(Activity) Among the entries below, the lines from the one with "Treasure Chest full" up to and including the one with "Beautiful gold sunlight" are to be restated exactly, without pictures.

(Material provided)
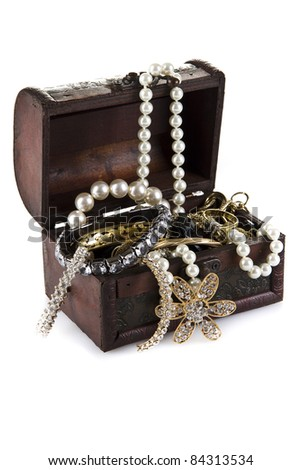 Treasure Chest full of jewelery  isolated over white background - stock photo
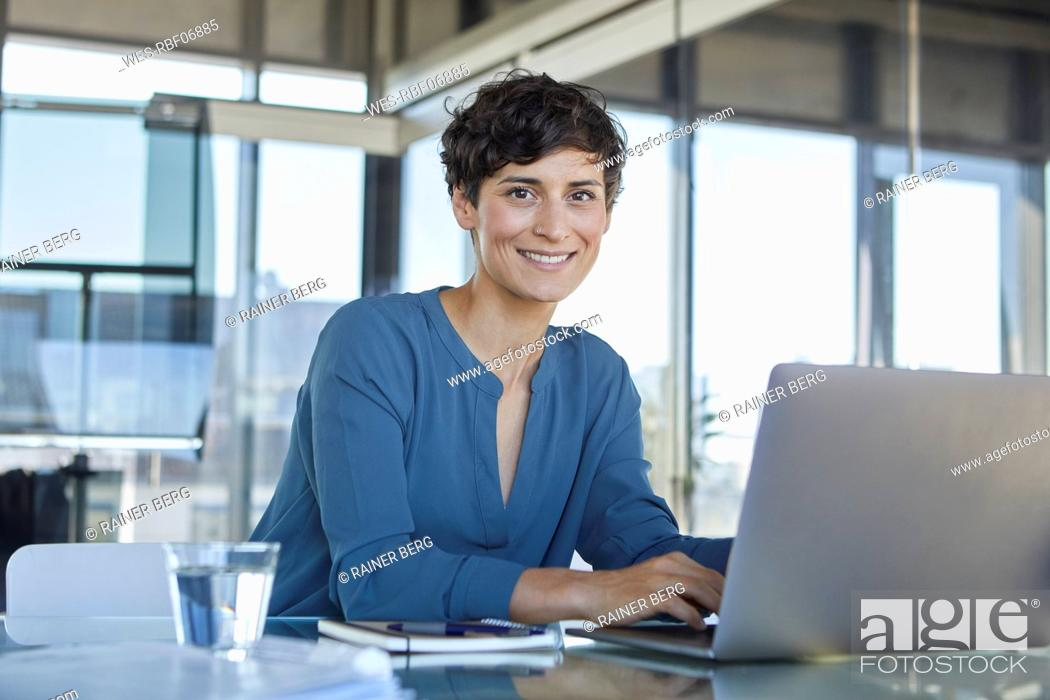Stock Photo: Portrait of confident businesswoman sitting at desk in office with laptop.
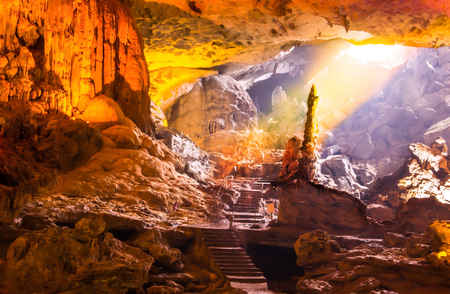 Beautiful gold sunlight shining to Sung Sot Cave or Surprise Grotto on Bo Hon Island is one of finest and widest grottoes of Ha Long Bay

--

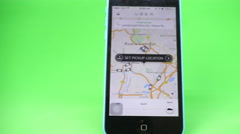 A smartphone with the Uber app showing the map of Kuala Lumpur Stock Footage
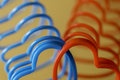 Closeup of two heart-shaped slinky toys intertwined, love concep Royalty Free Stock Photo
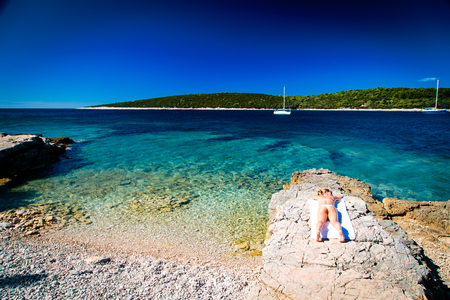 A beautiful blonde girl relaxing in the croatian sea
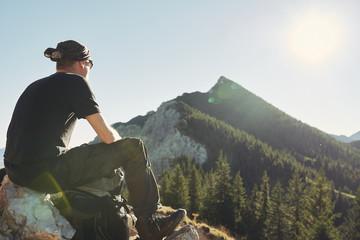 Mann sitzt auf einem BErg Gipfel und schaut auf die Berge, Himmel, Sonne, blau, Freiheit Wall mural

--

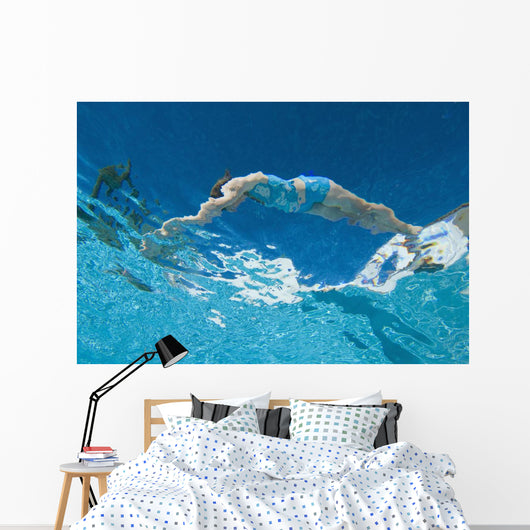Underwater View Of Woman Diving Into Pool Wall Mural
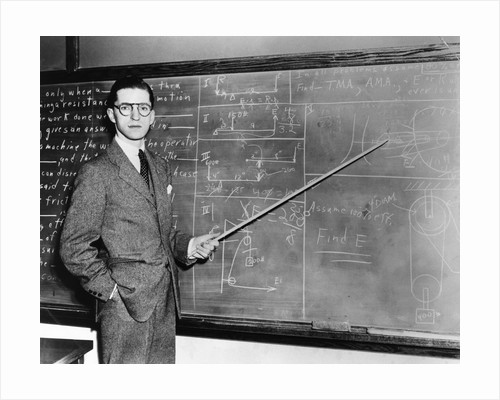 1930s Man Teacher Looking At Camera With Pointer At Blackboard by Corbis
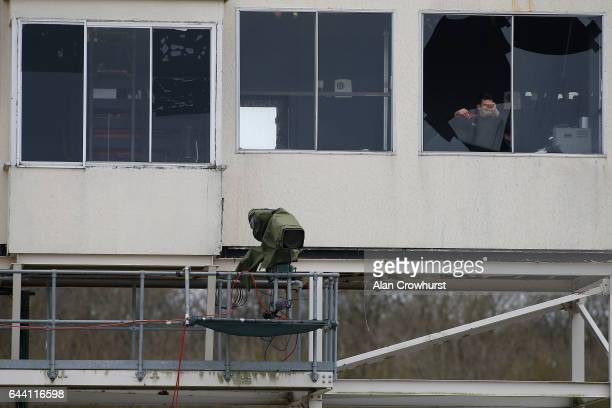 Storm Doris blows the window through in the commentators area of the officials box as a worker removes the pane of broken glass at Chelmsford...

(Reply)
 Treasure Chest full of jewelery  isolated over white background - stock photo
Stock Photo: Portrait of confident businesswoman sitting at desk in office with laptop.
 Beautiful gold sunlight shining to Sung Sot Cave or Surprise Grotto on Bo Hon Island is one of finest and widest grottoes of Ha Long Bay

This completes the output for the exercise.